**Text to read:**
Ok this thread is too long to read so forgive me I'm reposting anything. A PC will use however much power it needs. Just like having a kettle, if it's not boiling water it's not going to draw 3KW, if your PC is idling it's not going to be sucking 1000W out the wall. PSUs are rated according to wattage because a) it's a simply measure of what it can cope with b) it's much easier for companies to market them that way. Most SLI set ups don't use more than 400w even at load, for the record (my friend tested this by loading up his PC in some benchmarking suite and putting one of those special plugs in the wall that measures wattage). You want to get an efficiently performing PSU, because the nature of a PSU is to convert 230v power at the wall into 12v / 5v etc inside your computer. Doing this conversion creates heat, which needs to be cooled with a fan, and also leaks some power into the air I guess, I'm no electronics guru (though know some..). So it's technically impossible for a PSU to be 100% efficient, that would mean 100% of watts going in, go to components. So say your components need 300w running, and you have a 50% efficient PSU. That means you're going to be sucking 600w out of the wall, because 300w are being converted into heat in the conversion process. Generally, this is what you get with cheaper PSUs. More heat is also bad in a system for obvious reasons. The big PSU manufacturers came up with 80+ as a simple guide so people would buy quality rather than quantity (i.e. 'moar watts')). Here's an extremely useful link if you're looking at the power consumption of graphics cards: http://www.atomicmpc.com.au/forums.asp?s=2&c=7&t=9354 It's definitely something to keep bookmarked, the guy updates it regularly and puts a lot of effort into it. You can see even if an older card i.e. 7900gs performs as well as say an 8600, that the 7900 is going to be using more watts, and watts directly create heat in your system.
we are no fools here, but this is only a 2 page thread, and it's easily read within 10mins. try flicking through a "official" thread on other forums, searching for a single post within 100 pages. as you've said there, PC will only use whatever is needed, and the efficiency rating is there for guidance. this is exactly the reason when people try to be efficient, they buy the highest possible efficiency rated PSU, as that's where most of the power are lost. sure PC uses whatever power it needs, but why buy 8800GTX where it idles at 70w (according to your graph) when you can buy 8800GTS, similar performance at lower resolution, yet get only 50w idle? this is the reason for this small thread. [thanks for the link, bookmarked] but one thing is for sure, electric power don't leak into air, lol. technically is impossible during the AC/DC conversion, but it is perfectly possible for AC/AC conversion to be 100% efficient. the thing here is because of the ripple created during the conversion, to maintain a perfectly steady 12v will require a LOT of analogue electronics. (don't piss me off, just had a bad electromagnetism exam )
Energy efficiency and power usage is very important to me now. I started feeling extremely guilty leaving my gaming machine on just to torrent/idle in irc. So I just bought a little Atom based system for £150 ish which will do everything non-gaming/programming for about 15-20x less power use. Happy gadgety days playing with it and setting up Linux as well
I was given an old p3 dell a while ago. I stripped out the floppy and cd/dvd drive and turned off all unnecessary devices in the BIOS (parallel serial etc) and then installed linux as a server and tested the power drain. I was amazed that it only need 24W in idle. Compared to my gaming rig that pulls 150W upwards. But it'd be nice to have something even less draining.
Take a look at SilentPCReview.com. As the name suggests, their focus is on quiet computers, but since more power consumption in a computer means more heat, which requires more fans, they focus pretty closely on power consumption as well. The same people also run a site called EcoPCReview.com, but that site is much newer and much less frequently updated.

**Work to do:** Name each graphics card model mentioned in the forum thread on PC power use above.

**Extracted records:**
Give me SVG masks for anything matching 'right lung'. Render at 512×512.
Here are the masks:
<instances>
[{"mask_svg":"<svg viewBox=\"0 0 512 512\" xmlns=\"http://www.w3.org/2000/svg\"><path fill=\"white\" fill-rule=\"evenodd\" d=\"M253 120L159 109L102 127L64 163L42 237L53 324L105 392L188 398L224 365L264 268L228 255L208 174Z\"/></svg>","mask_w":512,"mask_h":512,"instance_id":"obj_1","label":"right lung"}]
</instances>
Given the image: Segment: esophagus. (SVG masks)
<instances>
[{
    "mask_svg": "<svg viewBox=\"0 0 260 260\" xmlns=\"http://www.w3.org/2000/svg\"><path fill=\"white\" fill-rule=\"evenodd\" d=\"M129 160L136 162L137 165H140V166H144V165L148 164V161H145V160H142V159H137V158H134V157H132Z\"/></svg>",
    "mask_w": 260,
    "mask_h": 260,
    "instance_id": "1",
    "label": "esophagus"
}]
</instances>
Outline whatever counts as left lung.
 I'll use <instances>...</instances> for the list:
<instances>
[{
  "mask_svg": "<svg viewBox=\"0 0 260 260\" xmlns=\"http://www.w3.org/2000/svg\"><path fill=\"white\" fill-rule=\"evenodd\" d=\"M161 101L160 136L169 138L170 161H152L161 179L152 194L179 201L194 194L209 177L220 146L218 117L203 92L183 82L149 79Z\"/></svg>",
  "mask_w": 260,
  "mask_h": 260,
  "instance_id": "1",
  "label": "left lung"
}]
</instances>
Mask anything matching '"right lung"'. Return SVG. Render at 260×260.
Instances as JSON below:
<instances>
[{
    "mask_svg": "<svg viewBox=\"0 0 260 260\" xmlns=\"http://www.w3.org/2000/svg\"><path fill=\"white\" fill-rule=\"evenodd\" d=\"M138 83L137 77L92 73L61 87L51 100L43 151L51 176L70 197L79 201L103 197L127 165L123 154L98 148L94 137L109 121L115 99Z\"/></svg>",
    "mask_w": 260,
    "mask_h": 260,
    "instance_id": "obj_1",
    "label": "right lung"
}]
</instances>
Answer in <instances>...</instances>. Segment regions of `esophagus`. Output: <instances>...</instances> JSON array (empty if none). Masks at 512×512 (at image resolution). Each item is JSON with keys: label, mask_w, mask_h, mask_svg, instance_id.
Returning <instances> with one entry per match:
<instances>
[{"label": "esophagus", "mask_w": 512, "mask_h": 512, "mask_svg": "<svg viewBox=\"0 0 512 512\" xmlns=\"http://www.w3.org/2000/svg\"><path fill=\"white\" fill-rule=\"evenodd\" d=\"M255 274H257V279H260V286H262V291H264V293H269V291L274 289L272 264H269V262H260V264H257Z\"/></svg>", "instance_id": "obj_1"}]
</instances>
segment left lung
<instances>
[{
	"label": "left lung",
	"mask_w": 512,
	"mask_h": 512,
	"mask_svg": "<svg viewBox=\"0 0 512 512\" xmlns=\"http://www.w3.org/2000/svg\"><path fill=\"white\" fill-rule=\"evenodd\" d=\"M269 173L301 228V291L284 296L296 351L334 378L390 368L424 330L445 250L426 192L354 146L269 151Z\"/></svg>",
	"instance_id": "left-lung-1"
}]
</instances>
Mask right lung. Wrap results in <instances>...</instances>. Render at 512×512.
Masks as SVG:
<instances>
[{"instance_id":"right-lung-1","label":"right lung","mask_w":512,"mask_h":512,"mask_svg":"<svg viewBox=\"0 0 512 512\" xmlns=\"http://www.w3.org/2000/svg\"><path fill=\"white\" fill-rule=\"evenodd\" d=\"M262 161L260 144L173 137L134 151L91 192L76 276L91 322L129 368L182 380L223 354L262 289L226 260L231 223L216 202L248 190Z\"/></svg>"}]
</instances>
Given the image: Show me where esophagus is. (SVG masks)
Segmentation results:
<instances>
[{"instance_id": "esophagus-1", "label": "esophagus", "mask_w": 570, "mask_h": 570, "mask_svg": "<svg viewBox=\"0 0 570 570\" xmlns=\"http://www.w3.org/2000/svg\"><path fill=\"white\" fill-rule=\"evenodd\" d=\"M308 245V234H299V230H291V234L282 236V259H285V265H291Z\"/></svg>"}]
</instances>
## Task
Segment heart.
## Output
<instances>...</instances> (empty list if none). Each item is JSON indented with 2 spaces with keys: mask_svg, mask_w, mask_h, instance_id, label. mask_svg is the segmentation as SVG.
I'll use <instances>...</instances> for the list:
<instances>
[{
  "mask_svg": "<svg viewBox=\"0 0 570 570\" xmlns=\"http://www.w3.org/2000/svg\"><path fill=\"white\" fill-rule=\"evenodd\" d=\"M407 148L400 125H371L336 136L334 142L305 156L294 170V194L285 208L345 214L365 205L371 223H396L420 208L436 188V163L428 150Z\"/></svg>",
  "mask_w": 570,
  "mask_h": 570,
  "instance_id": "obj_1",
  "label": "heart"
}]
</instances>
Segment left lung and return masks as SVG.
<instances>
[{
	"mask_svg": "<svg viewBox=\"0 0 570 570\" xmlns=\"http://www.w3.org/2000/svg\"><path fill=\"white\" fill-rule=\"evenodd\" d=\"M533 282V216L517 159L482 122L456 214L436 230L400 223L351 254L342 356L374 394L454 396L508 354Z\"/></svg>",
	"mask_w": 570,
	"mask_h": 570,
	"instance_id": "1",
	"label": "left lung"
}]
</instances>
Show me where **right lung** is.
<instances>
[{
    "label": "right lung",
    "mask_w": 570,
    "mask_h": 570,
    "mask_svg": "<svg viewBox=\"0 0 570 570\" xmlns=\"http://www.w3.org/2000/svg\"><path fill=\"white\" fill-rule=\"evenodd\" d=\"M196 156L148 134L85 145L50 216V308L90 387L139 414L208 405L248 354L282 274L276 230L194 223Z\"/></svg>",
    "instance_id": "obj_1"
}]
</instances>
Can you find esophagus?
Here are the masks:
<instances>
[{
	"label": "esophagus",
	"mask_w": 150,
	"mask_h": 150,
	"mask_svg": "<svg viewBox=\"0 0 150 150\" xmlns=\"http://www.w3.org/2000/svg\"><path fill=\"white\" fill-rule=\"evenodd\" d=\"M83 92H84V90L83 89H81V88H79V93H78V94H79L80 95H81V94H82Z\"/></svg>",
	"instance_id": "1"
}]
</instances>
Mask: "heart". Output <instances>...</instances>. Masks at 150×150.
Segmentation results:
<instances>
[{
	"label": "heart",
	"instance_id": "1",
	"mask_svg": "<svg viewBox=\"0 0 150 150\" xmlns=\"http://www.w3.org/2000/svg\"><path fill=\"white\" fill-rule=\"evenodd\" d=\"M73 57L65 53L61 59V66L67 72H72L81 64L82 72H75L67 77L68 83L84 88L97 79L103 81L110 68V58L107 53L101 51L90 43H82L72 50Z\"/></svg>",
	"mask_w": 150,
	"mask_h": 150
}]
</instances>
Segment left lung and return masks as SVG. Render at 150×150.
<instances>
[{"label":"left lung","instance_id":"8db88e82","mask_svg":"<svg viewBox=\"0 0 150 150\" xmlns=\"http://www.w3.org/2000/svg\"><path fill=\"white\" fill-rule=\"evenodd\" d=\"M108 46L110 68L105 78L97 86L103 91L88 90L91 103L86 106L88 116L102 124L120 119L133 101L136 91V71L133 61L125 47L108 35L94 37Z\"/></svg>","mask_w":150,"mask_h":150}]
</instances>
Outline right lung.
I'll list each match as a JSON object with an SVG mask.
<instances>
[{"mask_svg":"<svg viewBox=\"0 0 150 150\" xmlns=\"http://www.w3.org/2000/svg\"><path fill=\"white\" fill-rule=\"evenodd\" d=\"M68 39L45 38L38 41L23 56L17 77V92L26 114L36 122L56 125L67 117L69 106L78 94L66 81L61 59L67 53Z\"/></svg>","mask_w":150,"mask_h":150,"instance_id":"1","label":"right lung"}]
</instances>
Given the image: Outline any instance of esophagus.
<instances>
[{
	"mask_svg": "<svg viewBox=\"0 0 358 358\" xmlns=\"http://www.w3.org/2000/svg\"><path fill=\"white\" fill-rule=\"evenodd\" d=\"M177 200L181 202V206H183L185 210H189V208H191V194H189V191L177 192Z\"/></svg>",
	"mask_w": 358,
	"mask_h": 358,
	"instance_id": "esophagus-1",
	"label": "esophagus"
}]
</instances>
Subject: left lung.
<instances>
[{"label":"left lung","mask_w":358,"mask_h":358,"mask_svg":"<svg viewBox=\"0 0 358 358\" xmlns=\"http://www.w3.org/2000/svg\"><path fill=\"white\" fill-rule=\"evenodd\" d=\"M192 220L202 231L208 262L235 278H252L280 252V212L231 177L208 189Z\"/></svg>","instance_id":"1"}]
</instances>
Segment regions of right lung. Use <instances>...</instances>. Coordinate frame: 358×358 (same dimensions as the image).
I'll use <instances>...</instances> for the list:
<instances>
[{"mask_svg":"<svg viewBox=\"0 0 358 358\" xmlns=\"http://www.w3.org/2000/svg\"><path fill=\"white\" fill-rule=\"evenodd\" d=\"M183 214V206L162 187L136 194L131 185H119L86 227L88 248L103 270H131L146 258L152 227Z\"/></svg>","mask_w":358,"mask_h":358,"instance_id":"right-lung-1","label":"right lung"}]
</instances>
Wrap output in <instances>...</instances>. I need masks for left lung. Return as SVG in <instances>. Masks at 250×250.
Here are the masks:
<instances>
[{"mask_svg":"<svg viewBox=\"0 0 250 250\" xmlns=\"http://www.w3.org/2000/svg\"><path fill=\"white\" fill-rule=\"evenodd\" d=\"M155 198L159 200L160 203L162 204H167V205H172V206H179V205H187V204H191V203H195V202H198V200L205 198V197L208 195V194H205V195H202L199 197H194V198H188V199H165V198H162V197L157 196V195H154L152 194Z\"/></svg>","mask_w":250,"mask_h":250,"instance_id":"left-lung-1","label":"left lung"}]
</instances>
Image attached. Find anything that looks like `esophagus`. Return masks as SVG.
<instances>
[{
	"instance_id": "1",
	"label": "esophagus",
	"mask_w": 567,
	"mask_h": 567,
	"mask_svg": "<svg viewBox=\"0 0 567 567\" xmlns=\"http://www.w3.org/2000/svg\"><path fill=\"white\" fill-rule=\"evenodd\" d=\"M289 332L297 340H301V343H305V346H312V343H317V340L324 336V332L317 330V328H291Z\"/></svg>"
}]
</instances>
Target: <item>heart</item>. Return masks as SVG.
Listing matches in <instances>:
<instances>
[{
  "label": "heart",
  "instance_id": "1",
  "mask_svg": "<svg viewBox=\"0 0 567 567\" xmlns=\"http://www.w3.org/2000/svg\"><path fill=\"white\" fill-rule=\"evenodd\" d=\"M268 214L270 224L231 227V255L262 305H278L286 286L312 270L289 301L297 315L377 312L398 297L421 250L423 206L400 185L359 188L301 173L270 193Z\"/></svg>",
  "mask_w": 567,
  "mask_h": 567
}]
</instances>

**Reply to the task:** 7900gs, 8600, 8800GTX, 8800GTS